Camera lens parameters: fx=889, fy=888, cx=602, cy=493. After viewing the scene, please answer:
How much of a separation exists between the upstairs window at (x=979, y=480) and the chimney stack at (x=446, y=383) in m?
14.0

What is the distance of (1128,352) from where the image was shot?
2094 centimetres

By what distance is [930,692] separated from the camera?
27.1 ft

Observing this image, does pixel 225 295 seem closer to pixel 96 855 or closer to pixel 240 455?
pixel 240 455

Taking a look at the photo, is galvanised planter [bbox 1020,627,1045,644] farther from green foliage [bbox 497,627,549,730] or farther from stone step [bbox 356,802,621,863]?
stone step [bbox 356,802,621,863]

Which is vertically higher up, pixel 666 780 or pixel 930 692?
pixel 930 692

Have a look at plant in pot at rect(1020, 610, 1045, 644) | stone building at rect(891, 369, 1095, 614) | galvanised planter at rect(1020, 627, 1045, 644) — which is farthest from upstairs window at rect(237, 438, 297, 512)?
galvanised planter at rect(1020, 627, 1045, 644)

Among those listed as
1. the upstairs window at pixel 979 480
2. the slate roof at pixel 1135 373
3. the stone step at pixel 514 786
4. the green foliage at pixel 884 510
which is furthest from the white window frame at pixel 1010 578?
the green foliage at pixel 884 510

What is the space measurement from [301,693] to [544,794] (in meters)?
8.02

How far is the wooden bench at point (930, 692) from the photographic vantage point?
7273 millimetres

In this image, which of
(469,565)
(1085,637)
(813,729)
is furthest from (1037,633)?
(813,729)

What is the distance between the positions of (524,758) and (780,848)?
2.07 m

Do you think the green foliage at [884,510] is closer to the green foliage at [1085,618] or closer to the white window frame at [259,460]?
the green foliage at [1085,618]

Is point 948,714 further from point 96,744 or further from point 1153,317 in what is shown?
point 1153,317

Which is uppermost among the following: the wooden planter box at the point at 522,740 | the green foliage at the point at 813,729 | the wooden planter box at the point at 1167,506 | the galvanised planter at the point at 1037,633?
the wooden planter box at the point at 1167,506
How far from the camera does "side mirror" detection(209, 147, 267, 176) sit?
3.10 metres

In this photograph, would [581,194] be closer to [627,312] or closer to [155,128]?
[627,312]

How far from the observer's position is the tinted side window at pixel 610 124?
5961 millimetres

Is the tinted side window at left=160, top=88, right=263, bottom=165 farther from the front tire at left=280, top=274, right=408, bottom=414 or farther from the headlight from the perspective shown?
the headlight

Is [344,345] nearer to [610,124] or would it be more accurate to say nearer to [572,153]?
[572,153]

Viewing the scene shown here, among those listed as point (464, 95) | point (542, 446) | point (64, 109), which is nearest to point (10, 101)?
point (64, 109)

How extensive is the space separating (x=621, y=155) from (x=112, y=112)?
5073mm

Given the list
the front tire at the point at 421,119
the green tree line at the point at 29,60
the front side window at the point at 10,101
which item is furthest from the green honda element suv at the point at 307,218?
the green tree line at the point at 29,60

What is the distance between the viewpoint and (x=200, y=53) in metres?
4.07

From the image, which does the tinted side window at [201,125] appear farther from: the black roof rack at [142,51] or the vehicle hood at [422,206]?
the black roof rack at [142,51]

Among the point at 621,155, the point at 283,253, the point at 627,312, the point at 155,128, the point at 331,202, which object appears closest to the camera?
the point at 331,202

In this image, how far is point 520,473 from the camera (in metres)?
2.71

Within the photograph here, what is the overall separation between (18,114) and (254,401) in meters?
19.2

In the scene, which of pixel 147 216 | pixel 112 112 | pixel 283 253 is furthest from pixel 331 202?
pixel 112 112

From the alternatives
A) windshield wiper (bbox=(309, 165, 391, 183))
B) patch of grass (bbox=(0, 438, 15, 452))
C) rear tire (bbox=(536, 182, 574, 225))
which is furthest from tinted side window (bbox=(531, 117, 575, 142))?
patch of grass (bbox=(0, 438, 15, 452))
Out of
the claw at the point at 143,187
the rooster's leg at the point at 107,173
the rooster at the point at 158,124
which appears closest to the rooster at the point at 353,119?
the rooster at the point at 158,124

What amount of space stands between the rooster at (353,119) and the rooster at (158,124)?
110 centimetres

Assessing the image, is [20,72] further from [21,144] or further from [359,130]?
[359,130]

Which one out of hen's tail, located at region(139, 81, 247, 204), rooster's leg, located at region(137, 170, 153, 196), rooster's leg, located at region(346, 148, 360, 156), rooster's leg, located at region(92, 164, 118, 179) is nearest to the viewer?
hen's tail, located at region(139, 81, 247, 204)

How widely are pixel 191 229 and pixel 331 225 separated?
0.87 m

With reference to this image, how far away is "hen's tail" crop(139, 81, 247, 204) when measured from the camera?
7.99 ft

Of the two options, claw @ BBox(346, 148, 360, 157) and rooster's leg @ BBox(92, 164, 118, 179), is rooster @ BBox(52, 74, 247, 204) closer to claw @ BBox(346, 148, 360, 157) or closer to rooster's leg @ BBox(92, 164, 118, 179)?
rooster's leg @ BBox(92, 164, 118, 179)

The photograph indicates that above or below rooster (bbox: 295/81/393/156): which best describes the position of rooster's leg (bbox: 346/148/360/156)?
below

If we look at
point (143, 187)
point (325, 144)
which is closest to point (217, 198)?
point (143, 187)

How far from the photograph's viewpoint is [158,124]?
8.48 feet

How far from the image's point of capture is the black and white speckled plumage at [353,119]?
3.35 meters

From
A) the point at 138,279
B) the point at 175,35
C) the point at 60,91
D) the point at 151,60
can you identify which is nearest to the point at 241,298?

__Given instruction__
Output the listing above without altering a single character.

__Full response__
Camera lens parameters: fx=889, fy=888, cx=602, cy=493. After viewing the scene, please answer:
How much of a separation exists between the upstairs window at (x=979, y=480) and the chimney stack at (x=446, y=383) in m?
14.0

What is the distance of (1128,352) from where the image was shot?
2094 centimetres

By what distance is [930,692] separated from the camera?
27.1 ft

Observing this image, does pixel 225 295 seem closer to pixel 96 855 or closer to pixel 240 455?
pixel 240 455

Taking a look at the photo, is galvanised planter [bbox 1020,627,1045,644] farther from green foliage [bbox 497,627,549,730] or farther from stone step [bbox 356,802,621,863]?
stone step [bbox 356,802,621,863]

Which is vertically higher up, pixel 666 780 or pixel 930 692?
pixel 930 692

Have a look at plant in pot at rect(1020, 610, 1045, 644) | stone building at rect(891, 369, 1095, 614) | galvanised planter at rect(1020, 627, 1045, 644) — which is farthest from upstairs window at rect(237, 438, 297, 512)?
galvanised planter at rect(1020, 627, 1045, 644)

Among those listed as
1. the upstairs window at pixel 979 480
2. the slate roof at pixel 1135 373
3. the stone step at pixel 514 786
4. the green foliage at pixel 884 510
which is furthest from the white window frame at pixel 1010 578?
the green foliage at pixel 884 510

What is the space measurement from [301,693] to [544,794] (in meters)?
8.02

How far is the wooden bench at point (930, 692) from the photographic vantage point?
7273 millimetres

In this image, which of
(469,565)
(1085,637)
(813,729)
is furthest from (1037,633)?
(813,729)

What is the distance between the positions of (524,758) and (780,848)?
2.07 m

Do you think the green foliage at [884,510] is closer to the green foliage at [1085,618] or closer to the white window frame at [259,460]?
the green foliage at [1085,618]

Is point 948,714 further from point 96,744 or further from point 1153,317 in what is shown?
point 1153,317

Which is uppermost among the following: the wooden planter box at the point at 522,740 | the green foliage at the point at 813,729 | the wooden planter box at the point at 1167,506 | the galvanised planter at the point at 1037,633?
the wooden planter box at the point at 1167,506
How far from the camera does "side mirror" detection(209, 147, 267, 176) sit?
3.10 metres

In this photograph, would [581,194] be closer to [627,312] or closer to [155,128]?
[627,312]

How far from the observer's position is the tinted side window at pixel 610 124?
5961 millimetres

Is the tinted side window at left=160, top=88, right=263, bottom=165 farther from the front tire at left=280, top=274, right=408, bottom=414 or farther from the headlight from the perspective shown?
the headlight

Is [344,345] nearer to [610,124] or would it be more accurate to say nearer to [572,153]?
[572,153]

Viewing the scene shown here, among those listed as point (464, 95) | point (542, 446) | point (64, 109), which is nearest to point (10, 101)?
point (64, 109)

How extensive is the space separating (x=621, y=155) from (x=112, y=112)?
5073mm

Given the list
the front tire at the point at 421,119
the green tree line at the point at 29,60
the front side window at the point at 10,101
which item is furthest from the green honda element suv at the point at 307,218?
the green tree line at the point at 29,60

What is the distance between the viewpoint and (x=200, y=53) in metres?
4.07

From the image, which does the tinted side window at [201,125] appear farther from: the black roof rack at [142,51] or the vehicle hood at [422,206]?
the black roof rack at [142,51]

Among the point at 621,155, the point at 283,253, the point at 627,312, the point at 155,128, the point at 331,202, which object appears closest to the camera?
the point at 331,202

In this image, how far is point 520,473 from the camera (in metres)?
2.71

Within the photograph here, what is the overall separation between (18,114) and (254,401) in meters?
19.2

In the scene, which of pixel 147 216 | pixel 112 112 | pixel 283 253 is furthest from pixel 331 202?
pixel 112 112

From the alternatives
A) windshield wiper (bbox=(309, 165, 391, 183))
B) patch of grass (bbox=(0, 438, 15, 452))
C) rear tire (bbox=(536, 182, 574, 225))
which is furthest from tinted side window (bbox=(531, 117, 575, 142))?
patch of grass (bbox=(0, 438, 15, 452))
Out of
the claw at the point at 143,187
the rooster's leg at the point at 107,173
the rooster at the point at 158,124
which appears closest to the rooster at the point at 353,119?
the rooster at the point at 158,124

What amount of space stands between the rooster at (353,119) and the rooster at (158,124)?
110 centimetres

Assessing the image, is [20,72] further from [21,144] or further from [359,130]?
[359,130]

Which one out of hen's tail, located at region(139, 81, 247, 204), rooster's leg, located at region(137, 170, 153, 196), rooster's leg, located at region(346, 148, 360, 156), rooster's leg, located at region(92, 164, 118, 179) is nearest to the viewer?
hen's tail, located at region(139, 81, 247, 204)

How widely are pixel 191 229 and pixel 331 225 separated?
0.87 m

With reference to this image, how far away is "hen's tail" crop(139, 81, 247, 204) when measured from the camera?
7.99 ft

Of the two options, claw @ BBox(346, 148, 360, 157) and rooster's leg @ BBox(92, 164, 118, 179), is rooster @ BBox(52, 74, 247, 204) closer to claw @ BBox(346, 148, 360, 157) or closer to rooster's leg @ BBox(92, 164, 118, 179)?
rooster's leg @ BBox(92, 164, 118, 179)

The photograph indicates that above or below rooster (bbox: 295/81/393/156): which best describes the position of rooster's leg (bbox: 346/148/360/156)?
below

If we look at
point (143, 187)
point (325, 144)
which is closest to point (217, 198)?
point (143, 187)

How far from the photograph's viewpoint is [158,124]?
8.48 feet

How far from the image's point of capture is the black and white speckled plumage at [353,119]?
3.35 meters

From
A) the point at 138,279
B) the point at 175,35
C) the point at 60,91
D) the point at 151,60
can you identify which is nearest to the point at 241,298?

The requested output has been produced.